● Input rows:
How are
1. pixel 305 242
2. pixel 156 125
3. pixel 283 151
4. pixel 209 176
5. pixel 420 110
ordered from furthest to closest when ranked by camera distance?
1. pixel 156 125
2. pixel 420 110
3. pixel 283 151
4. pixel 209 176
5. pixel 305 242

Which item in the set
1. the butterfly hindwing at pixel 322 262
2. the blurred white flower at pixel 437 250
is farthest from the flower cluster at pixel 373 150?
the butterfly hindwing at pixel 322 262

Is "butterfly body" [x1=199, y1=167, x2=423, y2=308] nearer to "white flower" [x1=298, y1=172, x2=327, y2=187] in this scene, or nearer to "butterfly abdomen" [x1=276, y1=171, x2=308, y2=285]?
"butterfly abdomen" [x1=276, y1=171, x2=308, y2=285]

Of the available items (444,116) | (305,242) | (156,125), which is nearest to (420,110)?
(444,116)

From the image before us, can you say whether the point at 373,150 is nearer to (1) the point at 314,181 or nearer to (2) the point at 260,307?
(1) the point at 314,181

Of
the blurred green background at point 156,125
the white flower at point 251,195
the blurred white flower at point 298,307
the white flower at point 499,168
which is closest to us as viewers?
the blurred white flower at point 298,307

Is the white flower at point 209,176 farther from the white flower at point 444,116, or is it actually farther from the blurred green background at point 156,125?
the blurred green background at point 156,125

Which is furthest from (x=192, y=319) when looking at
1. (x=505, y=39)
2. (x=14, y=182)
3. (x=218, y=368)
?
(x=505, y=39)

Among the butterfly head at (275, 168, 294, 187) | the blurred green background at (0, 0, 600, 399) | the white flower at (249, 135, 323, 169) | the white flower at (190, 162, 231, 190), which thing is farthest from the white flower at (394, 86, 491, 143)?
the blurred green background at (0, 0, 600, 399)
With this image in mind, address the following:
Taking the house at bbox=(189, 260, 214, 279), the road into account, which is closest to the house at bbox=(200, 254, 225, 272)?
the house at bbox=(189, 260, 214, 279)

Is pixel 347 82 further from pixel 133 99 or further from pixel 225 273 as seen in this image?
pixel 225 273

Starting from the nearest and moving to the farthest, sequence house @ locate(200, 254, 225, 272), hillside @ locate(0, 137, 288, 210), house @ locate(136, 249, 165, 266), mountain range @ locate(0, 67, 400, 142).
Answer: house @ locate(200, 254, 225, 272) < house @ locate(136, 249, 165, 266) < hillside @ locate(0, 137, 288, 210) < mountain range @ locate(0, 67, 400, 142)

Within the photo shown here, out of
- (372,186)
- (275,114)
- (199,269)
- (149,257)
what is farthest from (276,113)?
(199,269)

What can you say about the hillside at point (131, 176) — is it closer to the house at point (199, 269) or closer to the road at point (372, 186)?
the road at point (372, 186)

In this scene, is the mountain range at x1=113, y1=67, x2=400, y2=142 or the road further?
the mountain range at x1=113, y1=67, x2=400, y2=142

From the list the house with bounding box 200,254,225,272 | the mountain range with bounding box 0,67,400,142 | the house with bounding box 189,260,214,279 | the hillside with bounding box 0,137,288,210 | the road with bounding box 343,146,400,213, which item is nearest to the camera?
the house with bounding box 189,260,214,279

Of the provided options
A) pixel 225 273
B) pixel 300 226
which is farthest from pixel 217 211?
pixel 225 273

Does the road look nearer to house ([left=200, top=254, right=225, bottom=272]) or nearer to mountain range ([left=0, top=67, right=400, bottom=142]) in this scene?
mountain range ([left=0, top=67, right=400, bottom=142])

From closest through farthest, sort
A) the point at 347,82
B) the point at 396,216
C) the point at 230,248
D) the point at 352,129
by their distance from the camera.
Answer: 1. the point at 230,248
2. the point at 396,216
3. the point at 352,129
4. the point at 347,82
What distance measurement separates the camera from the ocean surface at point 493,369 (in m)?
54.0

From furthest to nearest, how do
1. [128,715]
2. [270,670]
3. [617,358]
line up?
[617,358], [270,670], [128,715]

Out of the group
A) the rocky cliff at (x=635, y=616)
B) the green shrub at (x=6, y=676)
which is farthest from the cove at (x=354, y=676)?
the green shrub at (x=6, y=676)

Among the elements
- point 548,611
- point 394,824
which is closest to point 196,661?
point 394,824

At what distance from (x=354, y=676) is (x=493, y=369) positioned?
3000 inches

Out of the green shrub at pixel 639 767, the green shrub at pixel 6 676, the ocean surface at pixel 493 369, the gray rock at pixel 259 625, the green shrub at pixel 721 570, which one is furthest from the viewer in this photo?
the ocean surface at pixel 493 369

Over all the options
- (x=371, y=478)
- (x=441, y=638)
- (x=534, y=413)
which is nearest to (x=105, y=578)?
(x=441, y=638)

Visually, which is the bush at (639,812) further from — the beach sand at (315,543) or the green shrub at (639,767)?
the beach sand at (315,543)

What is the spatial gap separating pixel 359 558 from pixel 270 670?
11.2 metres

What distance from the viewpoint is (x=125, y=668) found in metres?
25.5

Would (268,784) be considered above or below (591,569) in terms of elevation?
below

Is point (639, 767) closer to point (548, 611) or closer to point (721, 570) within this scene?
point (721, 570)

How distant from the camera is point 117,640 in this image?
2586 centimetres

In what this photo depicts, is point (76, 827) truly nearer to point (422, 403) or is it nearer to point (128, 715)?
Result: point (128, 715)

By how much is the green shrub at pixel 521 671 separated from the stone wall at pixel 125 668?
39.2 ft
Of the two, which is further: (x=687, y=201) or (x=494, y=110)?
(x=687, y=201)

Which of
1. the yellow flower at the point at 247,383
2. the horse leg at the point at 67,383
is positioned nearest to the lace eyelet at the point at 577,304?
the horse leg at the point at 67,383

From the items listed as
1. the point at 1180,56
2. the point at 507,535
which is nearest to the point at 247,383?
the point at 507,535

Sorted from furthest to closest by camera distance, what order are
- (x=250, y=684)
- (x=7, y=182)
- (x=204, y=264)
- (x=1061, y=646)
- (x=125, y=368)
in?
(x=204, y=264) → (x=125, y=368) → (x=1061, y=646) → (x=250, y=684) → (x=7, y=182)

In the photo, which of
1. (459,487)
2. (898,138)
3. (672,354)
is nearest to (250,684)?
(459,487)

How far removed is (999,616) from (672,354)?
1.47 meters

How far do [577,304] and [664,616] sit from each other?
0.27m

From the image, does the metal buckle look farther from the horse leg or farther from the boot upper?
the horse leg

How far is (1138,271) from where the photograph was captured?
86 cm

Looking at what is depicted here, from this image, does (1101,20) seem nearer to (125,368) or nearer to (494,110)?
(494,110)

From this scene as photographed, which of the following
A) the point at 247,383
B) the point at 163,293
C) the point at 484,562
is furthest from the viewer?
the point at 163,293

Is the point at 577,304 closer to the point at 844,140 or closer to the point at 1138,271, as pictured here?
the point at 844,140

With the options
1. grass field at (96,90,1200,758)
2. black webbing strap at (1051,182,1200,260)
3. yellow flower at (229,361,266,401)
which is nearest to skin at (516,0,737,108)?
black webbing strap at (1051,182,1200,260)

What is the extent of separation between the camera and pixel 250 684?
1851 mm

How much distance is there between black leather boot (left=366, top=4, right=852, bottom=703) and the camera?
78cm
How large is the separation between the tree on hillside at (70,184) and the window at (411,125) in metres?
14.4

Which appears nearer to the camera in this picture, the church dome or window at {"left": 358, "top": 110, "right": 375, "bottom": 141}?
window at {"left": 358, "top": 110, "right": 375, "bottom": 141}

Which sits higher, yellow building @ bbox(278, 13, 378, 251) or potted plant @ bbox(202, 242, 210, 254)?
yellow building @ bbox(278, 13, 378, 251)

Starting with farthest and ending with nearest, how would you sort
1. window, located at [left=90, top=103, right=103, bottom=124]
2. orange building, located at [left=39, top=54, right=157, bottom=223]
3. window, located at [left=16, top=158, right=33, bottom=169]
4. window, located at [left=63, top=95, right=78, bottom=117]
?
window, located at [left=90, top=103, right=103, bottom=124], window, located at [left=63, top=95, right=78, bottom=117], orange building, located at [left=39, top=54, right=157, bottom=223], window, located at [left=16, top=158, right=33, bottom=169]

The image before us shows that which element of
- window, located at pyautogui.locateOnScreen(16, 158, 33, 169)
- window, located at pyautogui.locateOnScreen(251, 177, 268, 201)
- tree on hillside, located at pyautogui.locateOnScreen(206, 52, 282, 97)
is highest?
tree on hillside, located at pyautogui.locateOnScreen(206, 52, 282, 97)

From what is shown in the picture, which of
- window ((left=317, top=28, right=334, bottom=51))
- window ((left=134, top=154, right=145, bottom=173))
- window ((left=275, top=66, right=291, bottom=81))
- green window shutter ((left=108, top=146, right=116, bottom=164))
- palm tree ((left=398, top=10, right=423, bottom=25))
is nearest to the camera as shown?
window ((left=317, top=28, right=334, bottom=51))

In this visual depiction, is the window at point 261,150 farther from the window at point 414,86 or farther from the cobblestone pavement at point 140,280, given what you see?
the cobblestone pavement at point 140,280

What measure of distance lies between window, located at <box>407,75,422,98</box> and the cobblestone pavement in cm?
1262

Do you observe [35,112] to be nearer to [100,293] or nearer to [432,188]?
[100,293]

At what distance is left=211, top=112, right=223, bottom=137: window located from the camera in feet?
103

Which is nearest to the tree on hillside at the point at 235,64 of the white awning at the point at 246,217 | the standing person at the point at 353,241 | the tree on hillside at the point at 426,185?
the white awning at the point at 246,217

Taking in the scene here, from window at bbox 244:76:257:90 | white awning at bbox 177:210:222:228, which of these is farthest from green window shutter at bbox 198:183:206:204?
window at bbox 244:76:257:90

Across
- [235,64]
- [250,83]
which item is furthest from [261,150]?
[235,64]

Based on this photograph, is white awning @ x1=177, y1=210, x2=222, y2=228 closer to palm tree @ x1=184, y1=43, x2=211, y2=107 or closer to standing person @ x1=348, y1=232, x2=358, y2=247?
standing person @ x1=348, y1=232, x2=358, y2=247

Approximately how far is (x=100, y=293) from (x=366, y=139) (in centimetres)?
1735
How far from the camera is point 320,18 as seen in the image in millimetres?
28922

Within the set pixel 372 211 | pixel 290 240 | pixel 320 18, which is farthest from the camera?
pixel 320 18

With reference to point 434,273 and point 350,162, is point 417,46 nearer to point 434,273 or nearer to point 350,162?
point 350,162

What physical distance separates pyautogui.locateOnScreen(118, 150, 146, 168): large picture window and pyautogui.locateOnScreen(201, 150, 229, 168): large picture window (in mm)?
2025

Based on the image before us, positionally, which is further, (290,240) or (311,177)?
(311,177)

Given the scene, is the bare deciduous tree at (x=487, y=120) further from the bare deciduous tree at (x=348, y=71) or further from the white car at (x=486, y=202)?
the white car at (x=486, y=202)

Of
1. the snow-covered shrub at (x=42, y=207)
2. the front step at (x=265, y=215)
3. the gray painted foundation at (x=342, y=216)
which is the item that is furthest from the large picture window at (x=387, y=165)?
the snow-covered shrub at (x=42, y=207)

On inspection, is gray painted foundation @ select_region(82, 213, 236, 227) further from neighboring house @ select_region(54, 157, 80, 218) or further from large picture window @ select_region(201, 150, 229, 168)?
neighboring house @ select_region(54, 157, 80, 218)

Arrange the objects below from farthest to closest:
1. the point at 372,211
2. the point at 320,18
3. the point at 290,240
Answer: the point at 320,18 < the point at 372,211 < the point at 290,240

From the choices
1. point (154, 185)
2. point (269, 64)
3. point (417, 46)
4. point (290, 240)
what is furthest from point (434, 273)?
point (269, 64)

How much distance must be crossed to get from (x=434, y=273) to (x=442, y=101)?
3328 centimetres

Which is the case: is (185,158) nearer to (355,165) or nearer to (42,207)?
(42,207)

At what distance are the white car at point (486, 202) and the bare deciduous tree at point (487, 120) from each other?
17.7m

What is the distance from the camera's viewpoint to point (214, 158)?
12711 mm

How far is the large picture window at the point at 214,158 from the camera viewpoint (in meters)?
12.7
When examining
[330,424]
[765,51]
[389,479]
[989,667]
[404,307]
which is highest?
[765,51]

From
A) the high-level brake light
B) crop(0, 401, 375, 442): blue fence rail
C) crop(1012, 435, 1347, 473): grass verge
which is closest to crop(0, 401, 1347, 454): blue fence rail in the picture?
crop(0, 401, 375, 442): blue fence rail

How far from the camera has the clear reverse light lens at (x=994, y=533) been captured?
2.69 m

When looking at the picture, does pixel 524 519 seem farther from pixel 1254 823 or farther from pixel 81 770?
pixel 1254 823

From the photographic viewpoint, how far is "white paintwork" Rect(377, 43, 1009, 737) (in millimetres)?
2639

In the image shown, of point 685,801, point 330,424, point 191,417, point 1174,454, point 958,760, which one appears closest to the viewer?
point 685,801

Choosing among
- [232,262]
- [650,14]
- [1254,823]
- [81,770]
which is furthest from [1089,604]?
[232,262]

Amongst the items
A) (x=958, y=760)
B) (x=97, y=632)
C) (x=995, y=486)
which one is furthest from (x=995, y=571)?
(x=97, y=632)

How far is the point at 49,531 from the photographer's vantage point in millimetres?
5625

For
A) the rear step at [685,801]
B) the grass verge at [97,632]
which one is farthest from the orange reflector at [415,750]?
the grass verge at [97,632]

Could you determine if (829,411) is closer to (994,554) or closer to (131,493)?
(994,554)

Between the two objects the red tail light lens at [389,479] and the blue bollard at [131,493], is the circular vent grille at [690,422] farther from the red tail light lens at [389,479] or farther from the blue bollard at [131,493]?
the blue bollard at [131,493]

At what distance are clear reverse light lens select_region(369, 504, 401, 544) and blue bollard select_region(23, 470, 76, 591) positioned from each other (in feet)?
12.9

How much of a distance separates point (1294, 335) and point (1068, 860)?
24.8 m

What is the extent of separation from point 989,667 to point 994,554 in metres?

● Your task: Write out the lines above from the one containing "How far from the camera has" through the last, exactly as they are.

● Answer to this exercise:
How far from the camera has the clear reverse light lens at (x=994, y=533) been captured?
2.69 m

When looking at the picture, does pixel 524 519 seem farther from pixel 1254 823 or farther from pixel 81 770?
pixel 1254 823

From the photographic viewpoint, how far is "white paintwork" Rect(377, 43, 1009, 737) (in millimetres)?
2639

In the image shown, of point 685,801, point 330,424, point 191,417, point 1174,454, point 958,760, which one appears closest to the viewer?
point 685,801

Choosing among
- [232,262]
- [650,14]
- [1254,823]
- [81,770]
which is furthest from [1089,604]?
[232,262]

Amongst the items
A) (x=958, y=760)
B) (x=97, y=632)
C) (x=995, y=486)
which one is furthest from (x=995, y=571)?
(x=97, y=632)

How far is the point at 49,531 from the photographer's vantage point in millimetres?
5625

For
A) the rear step at [685,801]
B) the grass verge at [97,632]
which one is farthest from the orange reflector at [415,750]?
the grass verge at [97,632]

Could you determine if (829,411) is closer to (994,554) or closer to (131,493)?
(994,554)

Between the two objects the red tail light lens at [389,479] and the blue bollard at [131,493], is the circular vent grille at [690,422] farther from the red tail light lens at [389,479] or farther from the blue bollard at [131,493]?
the blue bollard at [131,493]

At what distance are clear reverse light lens select_region(369, 504, 401, 544) and blue bollard select_region(23, 470, 76, 591) positioned from each other (in feet)?
12.9

How much of a distance separates point (1294, 335) and point (1068, 860)?
24.8 m

What is the extent of separation from point 989,667 to point 994,554 in metres?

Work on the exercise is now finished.